As far as the Reg is aware, the piece for which Mr Walker is to be prosecuted is story, rather than blog. Reports suggest it was published on “the Kristen archives”, which is itself hosted by the Alt Sex Stories Text Repository (asstr).
Internet veterans will be aware of the alt.sex hierarchy of discussion groups as forming part of usenet, one of the oldest surviving network comms systems still in use and pre-dating the world-wide web by over ten years. Asstr is effectively an archive of any and every story posted in alt.sex since its inception.
Material hosted on this site is subject to little moderation: content ranges from the mildly pornographic to the seriously extreme, and therefore does include subjects (rape, underage sex, bestiality) that much of the population finds disturbing or distasteful.
The true significance of this case – and the reason for our interest – is that it is the first prosecution under the Obscene Publications Act 1959 in respect of written content since 1991.
This Act is the yardstick by which obscenity is measured in the UK: it is an offence to publish material that tends to “deprave or corrupt” its audience.
Unfortunately, the Act has had a somewhat chequered history in respect of the written word. Its first major outing was in respect of Lady Chatterley’s Lover in 1960, which resulted in a resounding rebuff for the establishment view that promiscuity should be deemed obscene.
Initial success in prosecuting the publishers of the Oz Schoolkids issue in 1971 was followed by a reversal on appeal. In 1976, following the acquittal of the publishers of Inside Linda Lovelace, the Metropolitan Police pretty much abandoned prosecutions against books, believing that if Inside Linda Lovelace was not obscene, then nothing was.
The last such case was in 1991, when Manchester magistrate Derrick Fairclough ordered the seizure under section 3 of the OPA of David Britton’s Lord Horror. This would have allowed the book to be destroyed without jury trial. Again, the decision was overturned by the Court of Appeal.
The significance of this prosecution cannot therefore be understated. At present, the UK effectively has no sanction against written material, no matter how apparently obscene. This is not the case for pictorial material, which is regularly seized, prosecuted and in many cases deemed obscene.

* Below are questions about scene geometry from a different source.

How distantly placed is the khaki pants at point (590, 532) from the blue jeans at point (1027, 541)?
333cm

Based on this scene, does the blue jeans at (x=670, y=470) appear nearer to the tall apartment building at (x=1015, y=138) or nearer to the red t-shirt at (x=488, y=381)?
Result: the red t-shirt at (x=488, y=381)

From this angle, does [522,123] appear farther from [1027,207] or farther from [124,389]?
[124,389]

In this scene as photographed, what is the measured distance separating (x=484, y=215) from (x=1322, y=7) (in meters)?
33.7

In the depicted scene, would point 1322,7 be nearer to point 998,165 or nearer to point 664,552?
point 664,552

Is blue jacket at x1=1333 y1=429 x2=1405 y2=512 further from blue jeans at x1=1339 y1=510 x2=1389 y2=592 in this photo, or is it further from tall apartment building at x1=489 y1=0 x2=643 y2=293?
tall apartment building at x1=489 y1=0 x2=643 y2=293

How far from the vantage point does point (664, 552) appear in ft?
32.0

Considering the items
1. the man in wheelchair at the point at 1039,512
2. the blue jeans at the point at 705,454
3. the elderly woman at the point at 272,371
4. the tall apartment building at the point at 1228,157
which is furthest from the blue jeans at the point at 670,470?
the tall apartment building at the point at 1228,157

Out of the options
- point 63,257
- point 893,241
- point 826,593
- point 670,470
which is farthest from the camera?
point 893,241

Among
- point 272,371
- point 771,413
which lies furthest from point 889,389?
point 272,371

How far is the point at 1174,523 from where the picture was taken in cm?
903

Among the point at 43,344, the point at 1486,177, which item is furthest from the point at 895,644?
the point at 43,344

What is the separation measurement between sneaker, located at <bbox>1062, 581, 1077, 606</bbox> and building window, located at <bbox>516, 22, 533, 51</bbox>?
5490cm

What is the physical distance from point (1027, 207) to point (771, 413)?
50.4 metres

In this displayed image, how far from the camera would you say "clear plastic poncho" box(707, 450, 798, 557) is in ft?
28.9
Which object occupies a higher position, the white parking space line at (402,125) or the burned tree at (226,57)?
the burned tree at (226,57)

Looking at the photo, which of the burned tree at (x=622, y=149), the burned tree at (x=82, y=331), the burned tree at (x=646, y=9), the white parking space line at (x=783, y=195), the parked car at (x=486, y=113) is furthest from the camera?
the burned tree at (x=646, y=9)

Kirsty Brimelow, a barrister with Doughty Street Chambers, probably represents one strand of establishment thinking on this subject. Speaking to the Reg, she said: "There have been rumblings within the legal profession for some time over difficulties policing the internet. There is so much disgusting material that is easily accessible to the general public and can hardly be described as being in the public good.
"The legal system needs to tackle the internet and draw the line between unsavoury material and that which should be classified as criminal.
There have been other straws in the wind. During the consultation phase for the new extreme porn law, Kent Police opined that it did not go far enough and that it ought to include strictures on the possession of written material as well.
Reading between the lines, this feels like a very tentative “toe in the water” on the part of the Met. After investigating the material in question, they clearly believe that this may at last be enough for a successful prosecution - they put the file before the Crown Prosecution Service, who appear to agree.
The implication for UK surfers is immense. If another not guilty verdict is returned, then written material on the internet – as written material elsewhere – will return to its present near-privileged status. On the other hand, a guilty verdict could change much.
This is not just because certain categories of writing could in future be deemed obscene but, as the US Supreme Court is usually keen to point out, the fear of prosecution itself is likely to cause a major chilling effect. Individuals will not write in case they overstep the Law.